> _Objective 1_
Rewrite the part of the e-governance passage that opens with the words "Sachin Pilot, minister" and closes with "belittled, he averred.", putting "average citizen" in place of "common man".

> _Page extract_

In his address during the consultation, which was his first formal public meet after taking charge as minister of state (telecommunications) for communications and IT, Milind Deora said the government’s move on pushing through legislation of electronic delivery of services is laudable. Later he assured, “The feedback submitted today will be looked into very seriously”, recalling the rephrasing of ‘roti kapda makan’ (food, clothes and shelter) as the basic necessity for humans to which is now called as ‘roti kapda makan aur internet’ (food, clothes, shelter and internet).
Sachin Pilot, minister of state (IT and post) for communication and IT said, “We won’t just sit satisfied with passing of the bill we will do everything which is possible to push forward the digital agenda.”
R Chandrashekhar, secretary, department of IT, government of India said the interface with the government has not been a pleasant experience for the common man. He said the national e-governance plan (NeGP) was formulated with a vision to deliver services to citizens in their proximity and would cover any department, which offer services to the citizens. It has led to creation of ICT infrastructure across the country and it has created awareness among all the states about the focus on e-governance, which cannot be belittled, he averred.
However, he conceded, even in best of states it is still a long way to cover in terms of ensuring substantial electronic delivery of services. The secretary pointed that the government of India has been generous in its spending on e-governance. “Demand from people to pay for services is already there and to make the environment more conducive, we are coming up with legislation, so that it makes it mandatory for the government agencies to deliver services electronically,” Chandrashekhar said.
Shankar Aggarwal, additional secretary, DIT opined that through this bill government intent to deliver good quality of services in education, health, financial inclusion and e-enable service delivery.
Giving his presentation on a similar legislation passed on in the state of Madhya Pradesh, Anurag Shrivastava from the state Department of IT said, “A lot of emphasis was put on stipulated time period within which a service has to be delivered or a case has to be disposed by the first appellate.”

> _Objective 2_
Return, unchanged, the part of the entries that opens with the line containing "From farthest to nearest, provide" and closes with the line containing "y=185), (x=428, y=285)".

> _Records from a dataset_
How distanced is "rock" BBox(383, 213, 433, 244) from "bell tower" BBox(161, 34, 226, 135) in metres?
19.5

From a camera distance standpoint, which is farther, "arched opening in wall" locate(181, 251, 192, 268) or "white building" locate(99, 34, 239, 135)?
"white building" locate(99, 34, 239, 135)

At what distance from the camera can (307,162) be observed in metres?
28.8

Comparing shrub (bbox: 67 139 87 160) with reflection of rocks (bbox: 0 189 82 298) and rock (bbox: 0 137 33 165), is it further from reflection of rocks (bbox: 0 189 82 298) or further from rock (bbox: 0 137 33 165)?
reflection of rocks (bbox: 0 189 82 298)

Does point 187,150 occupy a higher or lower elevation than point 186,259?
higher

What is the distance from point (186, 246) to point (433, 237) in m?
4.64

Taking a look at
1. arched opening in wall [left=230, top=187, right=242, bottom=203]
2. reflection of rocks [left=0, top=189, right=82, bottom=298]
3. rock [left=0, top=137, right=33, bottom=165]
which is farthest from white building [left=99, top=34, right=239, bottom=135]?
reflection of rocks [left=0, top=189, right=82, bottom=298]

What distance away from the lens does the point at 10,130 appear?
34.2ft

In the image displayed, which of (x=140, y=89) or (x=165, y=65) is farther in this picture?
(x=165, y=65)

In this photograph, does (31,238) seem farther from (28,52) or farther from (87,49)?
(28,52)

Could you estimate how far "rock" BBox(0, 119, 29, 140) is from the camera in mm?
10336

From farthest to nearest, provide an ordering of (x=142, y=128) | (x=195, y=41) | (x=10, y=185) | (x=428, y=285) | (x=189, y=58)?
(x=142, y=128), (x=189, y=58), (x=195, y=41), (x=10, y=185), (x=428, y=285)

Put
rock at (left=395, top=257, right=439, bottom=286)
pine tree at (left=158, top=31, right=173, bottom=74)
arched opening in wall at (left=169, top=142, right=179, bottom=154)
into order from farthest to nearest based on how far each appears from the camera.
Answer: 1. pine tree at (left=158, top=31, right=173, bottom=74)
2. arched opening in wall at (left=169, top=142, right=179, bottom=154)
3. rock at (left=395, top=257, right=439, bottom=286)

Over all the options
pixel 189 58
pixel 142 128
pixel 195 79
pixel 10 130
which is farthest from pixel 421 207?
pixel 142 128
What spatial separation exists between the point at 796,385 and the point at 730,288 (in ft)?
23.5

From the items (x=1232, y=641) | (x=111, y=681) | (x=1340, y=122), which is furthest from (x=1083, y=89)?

> _Exercise solution 1_
Sachin Pilot, minister of state (IT and post) for communication and IT said, “We won’t just sit satisfied with passing of the bill we will do everything which is possible to push forward the digital agenda.”
R Chandrashekhar, secretary, department of IT, government of India said the interface with the government has not been a pleasant experience for the average citizen. He said the national e-governance plan (NeGP) was formulated with a vision to deliver services to citizens in their proximity and would cover any department, which offer services to the citizens. It has led to creation of ICT infrastructure across the country and it has created awareness among all the states about the focus on e-governance, which cannot be belittled, he averred.

> _Exercise solution 2_
From farthest to nearest, provide an ordering of (x=142, y=128) | (x=195, y=41) | (x=10, y=185) | (x=428, y=285) | (x=189, y=58)?
(x=142, y=128), (x=189, y=58), (x=195, y=41), (x=10, y=185), (x=428, y=285)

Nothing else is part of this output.